Given text:
CUDA and OpenGL - Beginner question

Hi,

I have project where I need to work with Qt, OpenGL and CUDA.
Basically, I need to create a CUDA library that will take a pointer to an image, process the image, give back a way to get the result. The library will be used to process the image, not for loading it or displaying it.

I am a beginner in CUDA and OpenGL so I’m kind of lost.
I was using this tutorial to create my CUDA library: OpenGL Interoperability with CUDA | 3D Game Engine Programming

Here some of my code:

__global__ void sobelfilter_kernel(int iw, int ih, unsigned char *source, unsigned char *dest)
{
    // Calculate our pixel's location
    int x = (blockIdx.x * blockDim.x) + threadIdx.x;
    int y = (blockIdx.y * blockDim.y) + threadIdx.y;

    // Operate only if we are in the correct boundaries
    if(x > 0 && x < iw - 1 && y > 0 && y < ih - 1)

Using the information:
1 – Copy the part of the CUDA and OpenGL thread that starts at the words "I am a beginner" and ends after the words "0 && y < ih - 1)".
2 – Count the lines in the entries that contain the word "plotted", matching case exactly. Reply with the number only.

Provided entries:

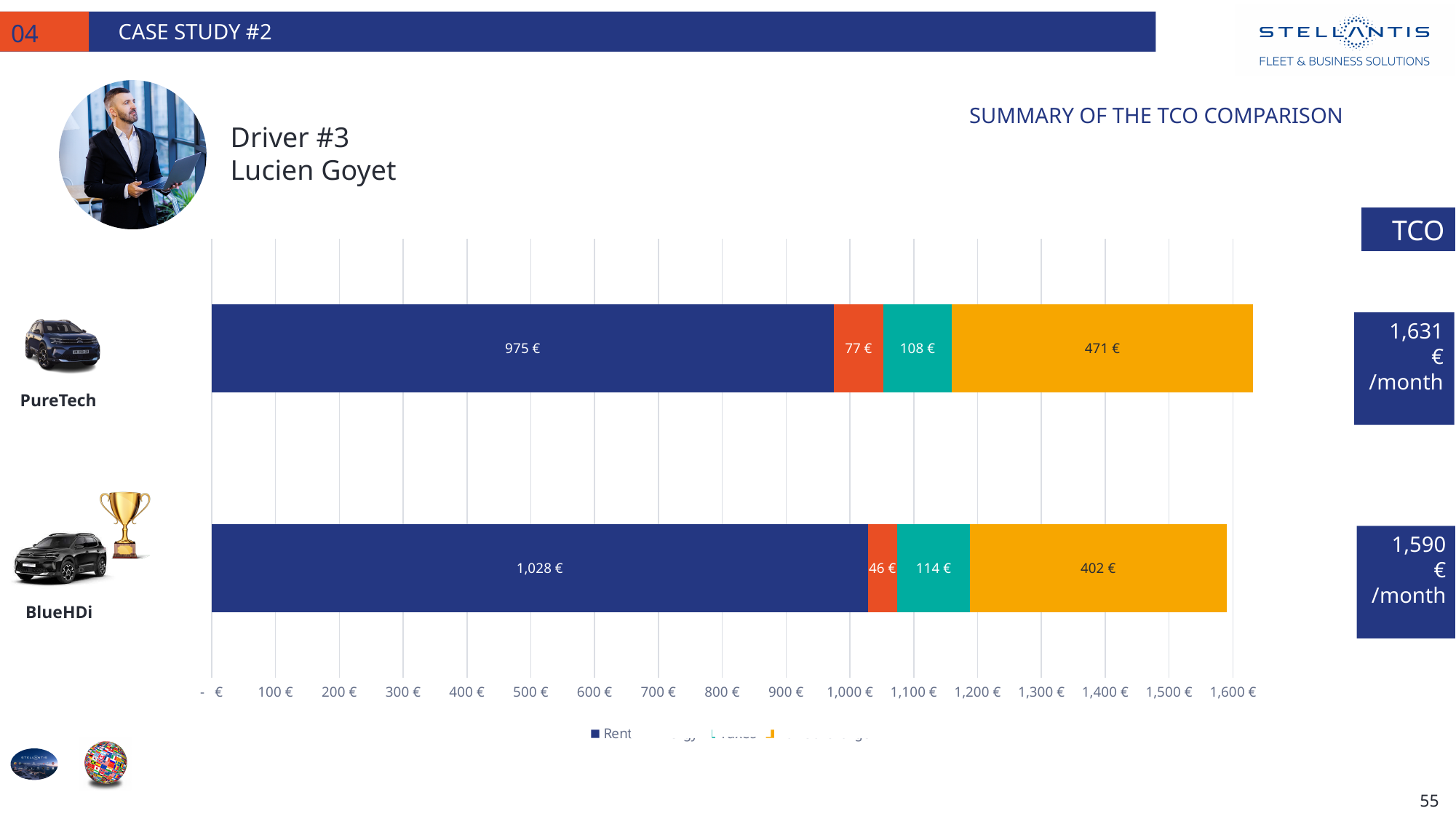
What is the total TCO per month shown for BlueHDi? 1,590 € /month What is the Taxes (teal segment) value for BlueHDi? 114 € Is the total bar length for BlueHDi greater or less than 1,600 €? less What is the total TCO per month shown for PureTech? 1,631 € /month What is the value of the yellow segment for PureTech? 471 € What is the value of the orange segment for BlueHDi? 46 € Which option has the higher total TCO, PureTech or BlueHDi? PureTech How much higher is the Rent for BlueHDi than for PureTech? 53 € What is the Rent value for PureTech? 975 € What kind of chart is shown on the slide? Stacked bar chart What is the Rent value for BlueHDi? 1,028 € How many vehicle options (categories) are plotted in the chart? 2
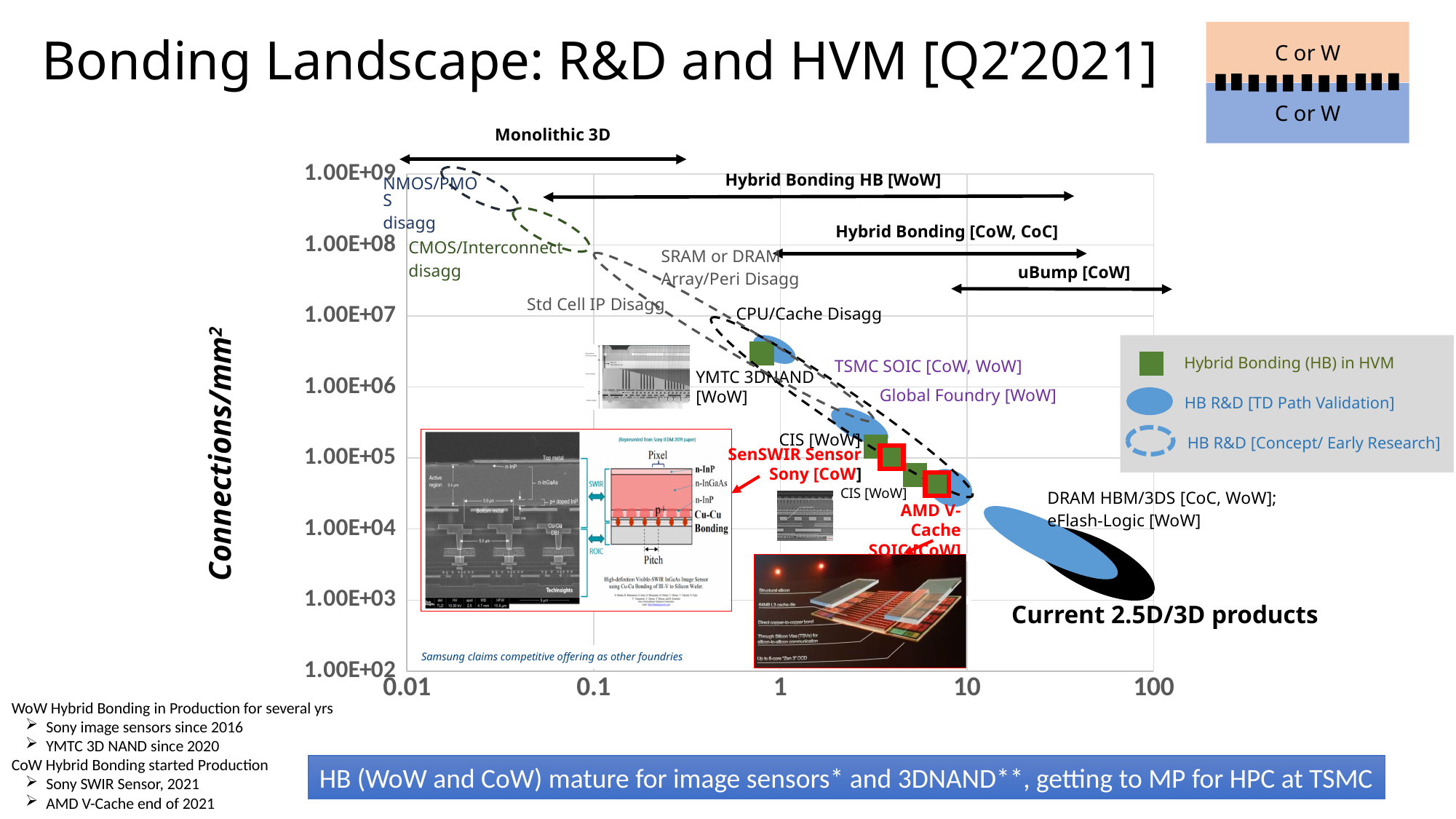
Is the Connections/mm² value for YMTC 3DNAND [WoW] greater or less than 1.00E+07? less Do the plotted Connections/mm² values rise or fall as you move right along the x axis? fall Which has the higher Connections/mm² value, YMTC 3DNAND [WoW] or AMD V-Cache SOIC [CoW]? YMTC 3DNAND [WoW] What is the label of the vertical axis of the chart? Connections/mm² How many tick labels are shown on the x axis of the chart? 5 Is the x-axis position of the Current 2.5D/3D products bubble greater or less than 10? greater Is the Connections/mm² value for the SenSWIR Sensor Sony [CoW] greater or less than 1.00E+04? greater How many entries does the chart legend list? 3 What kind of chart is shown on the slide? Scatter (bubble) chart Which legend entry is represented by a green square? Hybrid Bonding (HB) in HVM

---

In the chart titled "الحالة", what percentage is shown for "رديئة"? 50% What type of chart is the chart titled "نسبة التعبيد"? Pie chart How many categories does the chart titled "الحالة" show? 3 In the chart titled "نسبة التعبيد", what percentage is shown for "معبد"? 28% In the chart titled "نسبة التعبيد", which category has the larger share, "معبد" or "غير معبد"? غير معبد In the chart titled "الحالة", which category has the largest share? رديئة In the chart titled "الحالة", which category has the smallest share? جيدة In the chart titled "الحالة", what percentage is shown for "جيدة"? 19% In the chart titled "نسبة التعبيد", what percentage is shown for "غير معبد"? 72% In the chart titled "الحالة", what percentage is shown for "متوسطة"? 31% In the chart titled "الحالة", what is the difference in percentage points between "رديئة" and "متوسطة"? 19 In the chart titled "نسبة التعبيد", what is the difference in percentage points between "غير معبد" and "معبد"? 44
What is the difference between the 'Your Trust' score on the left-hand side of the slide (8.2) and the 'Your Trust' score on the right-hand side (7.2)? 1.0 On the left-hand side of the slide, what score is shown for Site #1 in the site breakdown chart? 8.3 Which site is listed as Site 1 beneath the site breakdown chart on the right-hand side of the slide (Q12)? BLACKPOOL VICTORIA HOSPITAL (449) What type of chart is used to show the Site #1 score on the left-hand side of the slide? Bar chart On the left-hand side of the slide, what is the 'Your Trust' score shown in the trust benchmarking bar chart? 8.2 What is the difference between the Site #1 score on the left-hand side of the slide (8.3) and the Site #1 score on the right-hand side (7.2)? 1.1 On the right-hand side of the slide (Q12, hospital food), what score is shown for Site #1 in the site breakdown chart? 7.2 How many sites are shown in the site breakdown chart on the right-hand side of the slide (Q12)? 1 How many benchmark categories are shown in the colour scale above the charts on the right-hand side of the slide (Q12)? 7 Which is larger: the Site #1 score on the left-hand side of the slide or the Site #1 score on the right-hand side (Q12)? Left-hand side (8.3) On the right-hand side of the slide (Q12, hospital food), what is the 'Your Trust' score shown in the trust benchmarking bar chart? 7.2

...

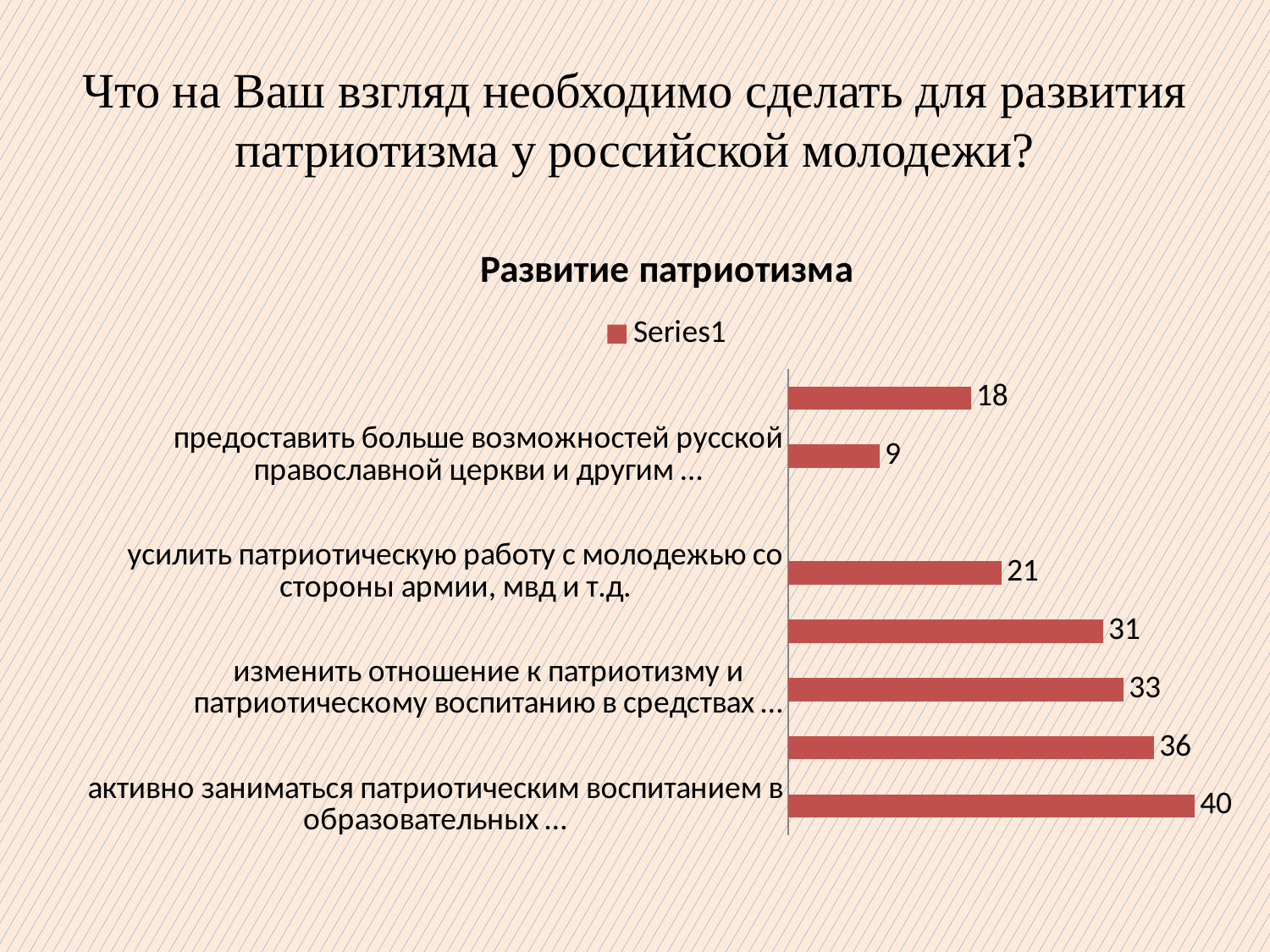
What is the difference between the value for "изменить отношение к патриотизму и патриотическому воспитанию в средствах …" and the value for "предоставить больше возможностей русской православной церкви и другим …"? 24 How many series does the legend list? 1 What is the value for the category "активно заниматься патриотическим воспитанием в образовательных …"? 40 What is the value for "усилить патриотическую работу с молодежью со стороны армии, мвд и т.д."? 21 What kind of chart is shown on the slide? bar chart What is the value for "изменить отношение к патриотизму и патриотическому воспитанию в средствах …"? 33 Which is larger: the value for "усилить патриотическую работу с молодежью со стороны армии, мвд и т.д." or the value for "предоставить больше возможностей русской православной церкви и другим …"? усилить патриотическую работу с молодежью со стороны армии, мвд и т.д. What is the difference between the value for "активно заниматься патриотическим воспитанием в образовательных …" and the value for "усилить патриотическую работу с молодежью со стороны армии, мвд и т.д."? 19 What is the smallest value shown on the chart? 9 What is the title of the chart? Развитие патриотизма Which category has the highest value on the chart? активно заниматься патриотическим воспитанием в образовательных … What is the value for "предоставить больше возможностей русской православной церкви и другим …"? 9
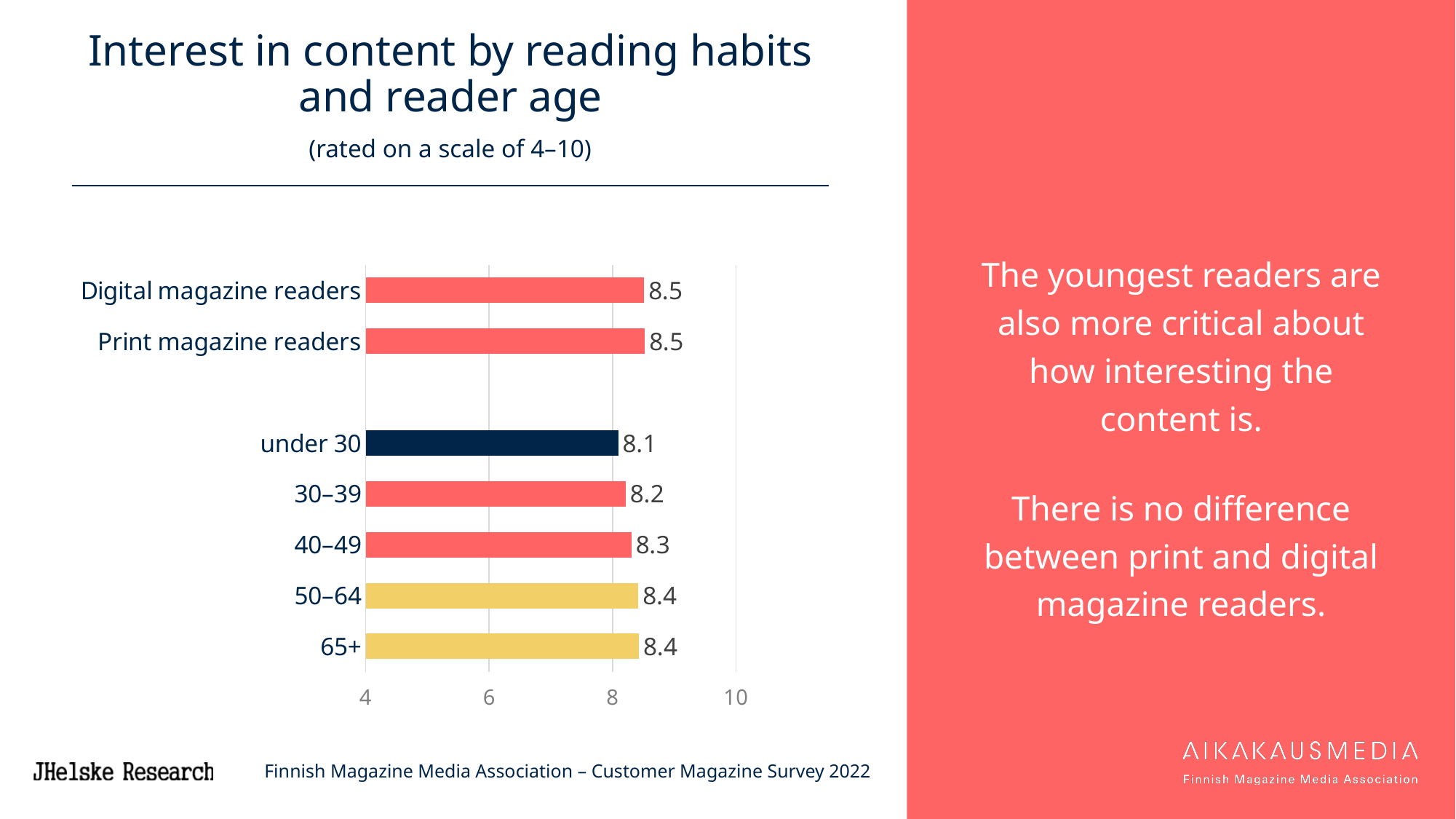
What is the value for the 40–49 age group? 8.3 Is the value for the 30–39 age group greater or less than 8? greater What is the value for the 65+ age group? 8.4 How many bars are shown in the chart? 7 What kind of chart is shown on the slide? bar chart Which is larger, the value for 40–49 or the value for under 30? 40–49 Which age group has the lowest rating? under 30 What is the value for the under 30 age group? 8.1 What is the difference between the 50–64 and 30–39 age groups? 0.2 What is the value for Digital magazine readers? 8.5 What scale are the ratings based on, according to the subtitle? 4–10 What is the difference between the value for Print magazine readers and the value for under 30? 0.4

Responses per task:
1 –
I am a beginner in CUDA and OpenGL so I’m kind of lost.
I was using this tutorial to create my CUDA library: OpenGL Interoperability with CUDA | 3D Game Engine Programming

Here some of my code:

__global__ void sobelfilter_kernel(int iw, int ih, unsigned char *source, unsigned char *dest)
{
    // Calculate our pixel's location
    int x = (blockIdx.x * blockDim.x) + threadIdx.x;
    int y = (blockIdx.y * blockDim.y) + threadIdx.y;

    // Operate only if we are in the correct boundaries
    if(x > 0 && x < iw - 1 && y > 0 && y < ih - 1)

2 – 2